昏昏欲睡的明照猛然驚醒,險些嗆了口水。
他雙眼滿是紅血絲,但也顧不及提神醒腦,隻能飛快扯過浴袍,整個披在身上。
下一秒,他看見了風塵仆仆的謝沂。
明照站在溫泉池裡,眼瞼顫了顫,呆呆地望著謝沂。
其實在離島的遊艇中,他不是沒想過謝沂會來。
他想,如果謝沂來了,那說明謝沂心裡有他。
現在,謝沂真的來了。
明照喃喃道:“你來了。”
謝沂看著濕淋淋,狼狽包裹在浴袍裡的明照,喉結輕微滾動一下,低聲說:“來之前我跟明姨說了,你不用擔心。”
明照明顯鬆了口氣。
有謝沂幫他安撫明婉迎,他省了很多事。
五分鐘之後,明照衝完了澡,將浴袍仔細係好,走出了浴室。
謝沂則在洗手台洗了把臉,此刻正坐在沙發上剝橘子。
明照看了一會兒,慢吞吞地走過去,坐在了謝沂身邊。
他垂著眸,雙手撐在膝蓋上,手指輕輕摳著,小聲喃喃道:“我沒想好該怎麼說……”
謝沂將一瓣橘子遞到他唇邊,目光沉靜地凝視著他:“那就不說。”
明照輕輕用嘴唇夾住橘子,略顯詫異地望向謝沂。
謝沂隻是摸了摸他濡濕的頭發,起身取了條毛巾過來。
這次,他坐的離明照更近了一些,兩人之間,大概隻有一拳的距離。
謝沂似乎完全沒有追問的意思,他目光微微上抬,將毛巾罩在明照滴水的頭發上,然後輕輕揉著濕發。
他的力道很輕柔,仿佛明照的每根頭發都值得珍惜。
不過謝太子爺顯然是沒為彆人做過這種事情的,他的揉弄很容易讓頭發糾纏在一起。
但明照呼吸綿長,一動未動,隻是安靜坐著,讓謝沂給他擦頭發。
他們的距離如此近,他能嗅到謝沂手指上橘子的清香,他第一次覺得某種水果的味道如此沁人心脾,讓人心境安寧。

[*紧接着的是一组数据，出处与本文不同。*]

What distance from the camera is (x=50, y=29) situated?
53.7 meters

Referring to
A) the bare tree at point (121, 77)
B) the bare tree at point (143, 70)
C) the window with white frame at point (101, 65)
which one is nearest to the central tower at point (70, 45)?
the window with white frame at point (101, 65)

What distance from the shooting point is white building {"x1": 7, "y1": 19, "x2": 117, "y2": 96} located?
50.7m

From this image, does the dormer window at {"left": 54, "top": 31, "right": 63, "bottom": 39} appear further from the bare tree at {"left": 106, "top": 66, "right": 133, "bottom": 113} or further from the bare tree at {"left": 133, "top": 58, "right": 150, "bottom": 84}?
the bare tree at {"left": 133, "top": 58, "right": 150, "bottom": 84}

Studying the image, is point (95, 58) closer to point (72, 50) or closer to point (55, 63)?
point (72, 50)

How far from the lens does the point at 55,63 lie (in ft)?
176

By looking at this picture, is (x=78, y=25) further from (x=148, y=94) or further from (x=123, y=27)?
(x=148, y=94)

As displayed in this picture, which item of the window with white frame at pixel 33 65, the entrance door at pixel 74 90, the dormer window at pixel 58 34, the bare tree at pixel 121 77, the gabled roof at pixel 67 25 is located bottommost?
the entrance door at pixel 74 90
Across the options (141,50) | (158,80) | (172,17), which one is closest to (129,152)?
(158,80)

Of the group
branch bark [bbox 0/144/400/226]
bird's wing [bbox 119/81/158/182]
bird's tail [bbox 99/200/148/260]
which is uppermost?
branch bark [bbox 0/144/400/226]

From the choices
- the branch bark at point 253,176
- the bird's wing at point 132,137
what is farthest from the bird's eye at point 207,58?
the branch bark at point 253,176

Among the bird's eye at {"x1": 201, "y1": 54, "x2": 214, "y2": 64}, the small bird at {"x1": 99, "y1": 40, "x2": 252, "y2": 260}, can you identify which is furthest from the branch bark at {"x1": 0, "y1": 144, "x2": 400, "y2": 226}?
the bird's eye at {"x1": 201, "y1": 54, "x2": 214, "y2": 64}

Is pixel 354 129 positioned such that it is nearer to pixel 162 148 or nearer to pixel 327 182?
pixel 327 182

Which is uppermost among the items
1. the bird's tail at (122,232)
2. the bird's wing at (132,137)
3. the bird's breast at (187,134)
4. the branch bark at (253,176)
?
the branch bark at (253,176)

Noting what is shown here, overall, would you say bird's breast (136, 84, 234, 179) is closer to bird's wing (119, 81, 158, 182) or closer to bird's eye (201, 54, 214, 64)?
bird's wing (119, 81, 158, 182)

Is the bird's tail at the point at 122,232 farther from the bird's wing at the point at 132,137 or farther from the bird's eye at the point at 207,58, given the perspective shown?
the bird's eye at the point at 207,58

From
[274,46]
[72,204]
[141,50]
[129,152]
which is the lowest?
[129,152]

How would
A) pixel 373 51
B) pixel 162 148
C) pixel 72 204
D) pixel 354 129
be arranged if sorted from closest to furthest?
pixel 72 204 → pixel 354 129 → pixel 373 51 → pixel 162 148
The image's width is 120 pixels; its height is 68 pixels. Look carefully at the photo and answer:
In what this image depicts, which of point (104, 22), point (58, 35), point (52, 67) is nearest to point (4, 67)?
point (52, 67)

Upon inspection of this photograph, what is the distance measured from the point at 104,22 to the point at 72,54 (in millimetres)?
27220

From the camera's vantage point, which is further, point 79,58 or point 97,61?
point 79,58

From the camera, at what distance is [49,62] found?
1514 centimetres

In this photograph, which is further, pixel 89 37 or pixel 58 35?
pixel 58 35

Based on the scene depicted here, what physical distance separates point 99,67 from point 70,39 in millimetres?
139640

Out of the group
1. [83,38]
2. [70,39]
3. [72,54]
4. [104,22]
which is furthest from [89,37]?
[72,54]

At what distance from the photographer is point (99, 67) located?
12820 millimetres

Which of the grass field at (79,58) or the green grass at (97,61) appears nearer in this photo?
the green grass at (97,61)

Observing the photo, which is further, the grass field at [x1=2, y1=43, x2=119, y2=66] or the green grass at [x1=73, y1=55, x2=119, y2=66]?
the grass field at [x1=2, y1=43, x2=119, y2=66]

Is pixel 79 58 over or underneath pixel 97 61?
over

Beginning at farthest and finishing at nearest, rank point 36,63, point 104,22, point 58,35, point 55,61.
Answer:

室內燈光是暖黃色的,照下來,顯得謝沂琥珀色的眼仁更加淺淡澄澈。
呆在謝沂身邊,他前所未有的踏實,仿佛此刻外界的喧囂,猜測,煽動,炒作都無所謂了,因為他相信,謝沂可以把一切都處理妥當。
謝沂的手指很長,骨節也十分漂亮,毛巾小心翼翼地擦過他的鬢角,拇指也不經意地擦過他的側臉。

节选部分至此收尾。